Parse 88 GB rdf with PHP


How can I parse an 88 GB RDF file with PHP?

This RDF is filled with entities and facts about each entity.

I'm trying to iterate through each entity and check for certain facts per each entity. Then write those facts to an XML document I created earlier in the script.

So as I am navigating the rdf, per each entity I create a <card></card> element and give it a child called <facts>. I run through all the facts on the entity and I take the ones I need and write them inside and as <fact></fact> element children inside the <facts></facts>.

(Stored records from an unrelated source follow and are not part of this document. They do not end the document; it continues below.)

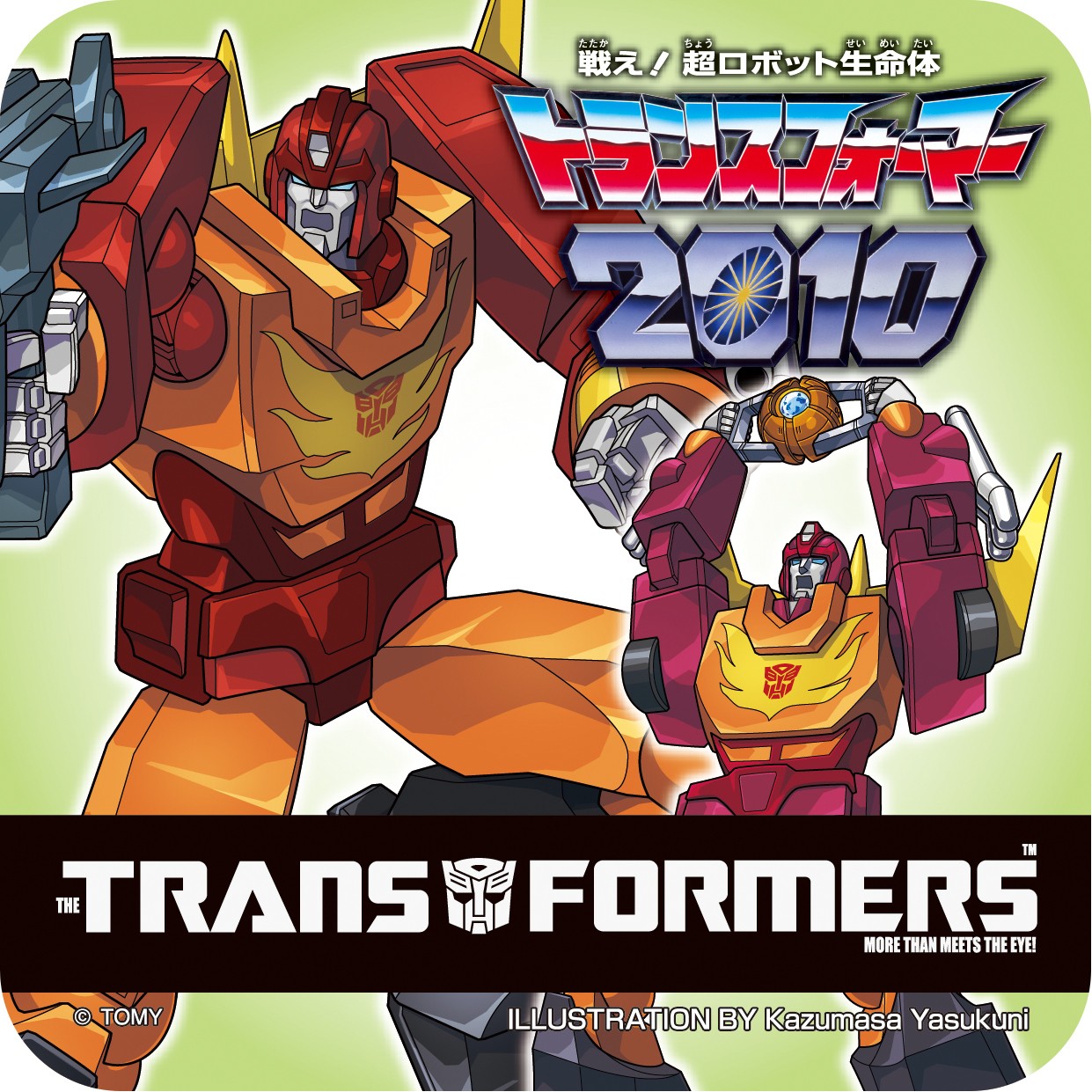 Transformers News: Takara Tomy Transformers Coasters Promotion Campaign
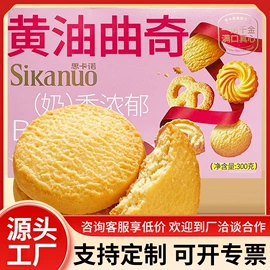 速冻中式面点;肉丸饺类;传统糕点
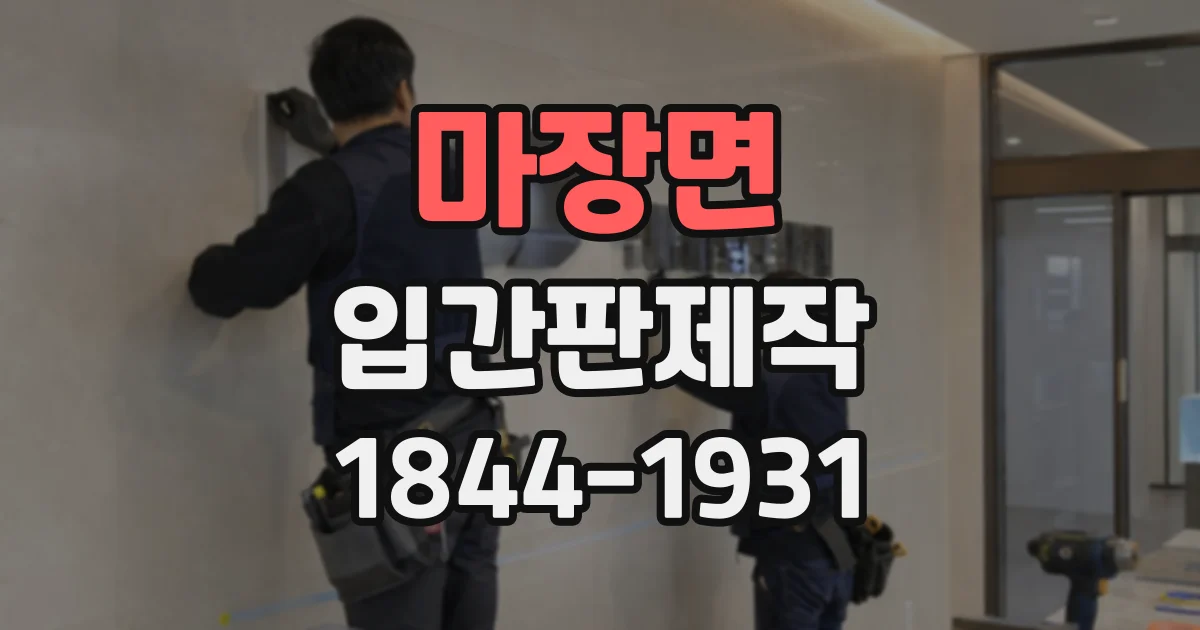 마장면 입간판제작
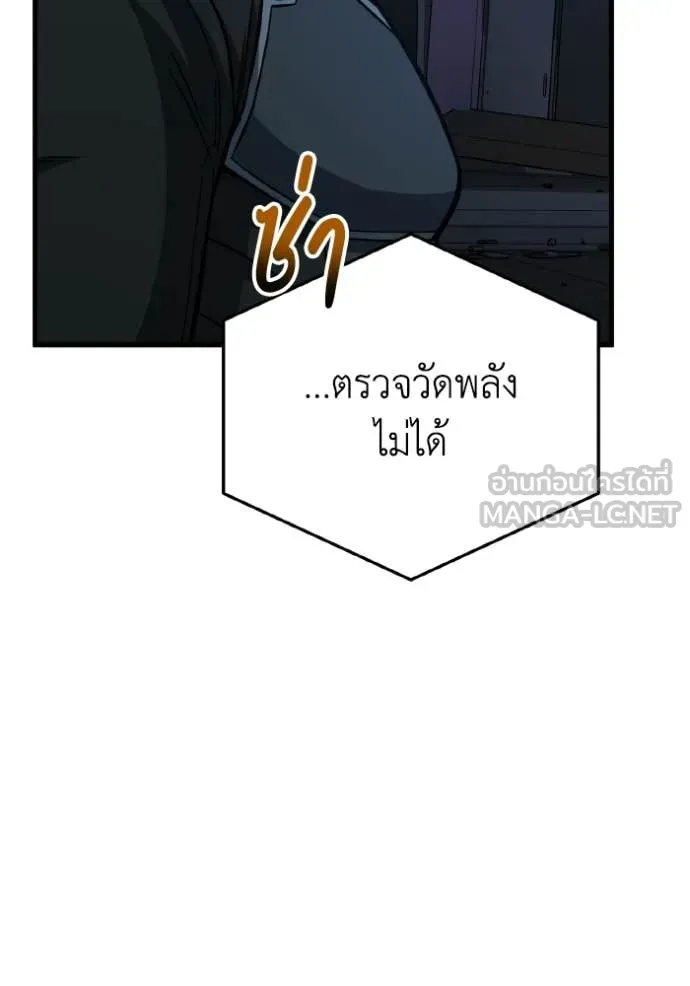 หน้า 92 จาก 132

How can I parse the rdf, extract the data, and write it to XML?


Solution

  • First, use an RDF parser. Googling for a PHP RDF parser turned up lots of results; I dont use PHP personally, but I'm sure one of them will do the job of parsing RDF. But make sure it's a streaming parser, you're not going to hold 88G of RDF in memory on your workstation.

    Second, you said you need to 'iterate through each entity' that might be tricky if either they're not sorted by subject in the original file, or the parser does not report them in the same order.

    Assuming that is not a problem, then you can just keep the triples for each subject in a local data structure, and when you get a triple w/ a subject different than the ones you've queued locally, do whatever business logic you need and write out the XML. Might want to make sure you can't queue up so many statements locally that you'll OOM.

    Lastly, I'm going to assume you have a good reason to take RDF and turn it into an XML format that is not RDF/XML. But I you might reconsider your design just in case.

    Or you could put the data in an RDF database and write SPARQL queries against it, transforming query results into whatever XML or anything else you need.